PROBLEMS:
1) According to the passage on the Global Compacts, which body will lead the drafting of the Global Compact on Refugees?
2) Reproduce word for word the stretch of the passage on the Global Compacts from "States agreed to" through "relevant UN entities.".

PASSAGE GIVEN:
The Lowy Institute recently held an expert workshop on the Global Compact on Refugees as part of its research collaboration with the Department of Immigration and Border Protection. This is the second in a series of posts from workshop participants.
2016 was a year of ‘extraordinary meetings’, as various actors and institutions convened a series of summits ‘to respond to perceptions of an unprecedented global refugee crisis’. Although each was different in process, content, membership and outcome, these meetings shared the common goal of strengthening international cooperative systems and individual states’ commitments to addressing the needs of the world’s refugees and other displaced people.
The Global Compacts on Refugees and Migration
One of the most significant of these efforts was the High-Level Plenary on Addressing Large Movements of Refugees and Migrants on 19 September 2016 in New York, at which the United Nations General Assembly adopted a set of commitments to enhance the protection of refugees and migrants, known as the New York Declaration for Refugees and Migrants. In the Declaration, states reaffirmed the importance of the international protection regime, and undertook to ‘fully protect the human rights of all refugees and migrants, regardless of status’, including by demonstrating full respect for international human rights and refugee law. Professor Elizabeth Ferris, who was closely engaged in the process, observed that this ‘reaffirmation of core principles of refugee protection was not a foregone conclusion, especially given the xenophobic climate in which the document was negotiated’.
States agreed to work over two years towards the adoption of two ‘Global Compacts’: one on migration, the other on refugees. Although both were outcomes of the New York Declaration and are being developed at the same time, each is very different.
The first is a Global Compact for Safe, Orderly and Regular Migration, to be adopted at an intergovernmental conference in 2018. While its content and scope is still open to significant negotiation, a relatively comprehensive schedule of intergovernmental meetings on the compact is already underway. It is a state-led process, albeit with significant input from the International Organization for Migration, and will also seek input from other relevant stakeholders, including relevant UN entities.
The Global Compact on Refugees is quite a different creature. Its title is shorter, after states retreated from the UN Secretary-General’s original proposal for a ‘Global Compact on Responsibility-Sharing for Refugees’. Yet, its general content is easier to predict, as it will be based on the Comprehensive Refugee Response Framework described in Annex I to the New York Declaration, which is being developed through a series of pilot schemes in Djibouti, Ethiopia, Honduras, Somalia, Uganda and the United Republic of Tanzania. In terms of process, Annex I also sets out a proposed way forward. The drafting of this compact will be led by the Office of the United Nations High Commissioner for Refugees (UNHCR), which will ‘engage with states and consult with all relevant stakeholders’. The proposed Global Compact on Refugees will be presented by the UN High Commissioner for Refugees in his annual report to the General Assembly in 2018.

AVAILABLE DATA:
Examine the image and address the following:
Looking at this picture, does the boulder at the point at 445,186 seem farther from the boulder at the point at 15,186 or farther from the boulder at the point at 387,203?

RESULTS FOR THE EXERCISE:
1) The Office of the United Nations High Commissioner for Refugees (UNHCR).

2)
States agreed to work over two years towards the adoption of two ‘Global Compacts’: one on migration, the other on refugees. Although both were outcomes of the New York Declaration and are being developed at the same time, each is very different.
The first is a Global Compact for Safe, Orderly and Regular Migration, to be adopted at an intergovernmental conference in 2018. While its content and scope is still open to significant negotiation, a relatively comprehensive schedule of intergovernmental meetings on the compact is already underway. It is a state-led process, albeit with significant input from the International Organization for Migration, and will also seek input from other relevant stakeholders, including relevant UN entities.